OPN1MW2 is a duplication of the OPN1MW gene arising from unequal homologous recombination. During this process, one of the X-chromosomes "donates" its OPN1MW gene to the other chromosome, resulting in:
- One chromosome without a OPN1MW gene, which carries protanopia
- One chromosome with two OPN1MW genes, although only the first gene in the chain (OPN1MW1) will generally be expressed and the second gene OPN1MW2 will remain unexpressed.

The only difference between the two genes is their position in the gene cluster. They are equal in that they have the same chances of encoding a certain OPN1MW allele. However, in a given X-chromosome, they may encode different alleles.

==Tetrachromacy==
There are several theories for tetrachromacy in humans, but the most popular theory is related to females carriers of color blindness.
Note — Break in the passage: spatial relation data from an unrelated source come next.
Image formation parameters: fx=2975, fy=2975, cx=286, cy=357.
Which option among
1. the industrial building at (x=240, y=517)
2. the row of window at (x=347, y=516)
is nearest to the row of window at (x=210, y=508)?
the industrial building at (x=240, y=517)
Carriers will have one opsin gene (OPN1MW or OPN1LW) with differing alleles thereof on each chromosome, such that the alleles encode proteins with different spectral sensitivities. Both of these alleles are expressed due to x-inactivation (one kind of X chromosome will get expressed in some photoreceptor cells, whereas the other kind of X chromosome will get expressed in the other photoreceptor cells) so a carrier will have 4 distinct cones with different spectral sensitivities, which is one prerequisite of tetrachromacy.
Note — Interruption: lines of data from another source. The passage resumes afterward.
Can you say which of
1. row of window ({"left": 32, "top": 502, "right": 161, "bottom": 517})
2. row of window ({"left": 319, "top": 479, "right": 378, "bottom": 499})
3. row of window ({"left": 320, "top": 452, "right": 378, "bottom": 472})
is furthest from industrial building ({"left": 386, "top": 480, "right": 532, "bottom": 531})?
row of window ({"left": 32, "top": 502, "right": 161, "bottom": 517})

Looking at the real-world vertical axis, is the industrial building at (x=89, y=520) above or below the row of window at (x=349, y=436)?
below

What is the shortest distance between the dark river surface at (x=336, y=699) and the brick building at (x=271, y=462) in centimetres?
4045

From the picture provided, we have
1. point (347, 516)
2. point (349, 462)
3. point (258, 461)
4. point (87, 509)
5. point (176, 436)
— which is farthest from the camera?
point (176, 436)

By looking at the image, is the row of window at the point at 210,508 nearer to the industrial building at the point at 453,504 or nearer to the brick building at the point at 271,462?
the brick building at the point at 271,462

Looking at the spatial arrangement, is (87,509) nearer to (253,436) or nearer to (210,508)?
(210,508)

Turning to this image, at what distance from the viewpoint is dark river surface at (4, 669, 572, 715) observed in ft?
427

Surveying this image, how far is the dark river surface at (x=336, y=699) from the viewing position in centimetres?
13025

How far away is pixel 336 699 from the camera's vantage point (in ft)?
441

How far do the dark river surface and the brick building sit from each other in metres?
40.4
This theory cannot be extended to females who have identical alleles in their OPN1MW1 genes, but a different allele in their OPN1MW2 gene, since the latter is never expressed, and if it were co-expressed with OPN1MW1, the two alleles would not be isolated in different photoreceptors. Therefore the OPN1MW2 gene is not considered a likely candidate mechanism for tetrachromacy.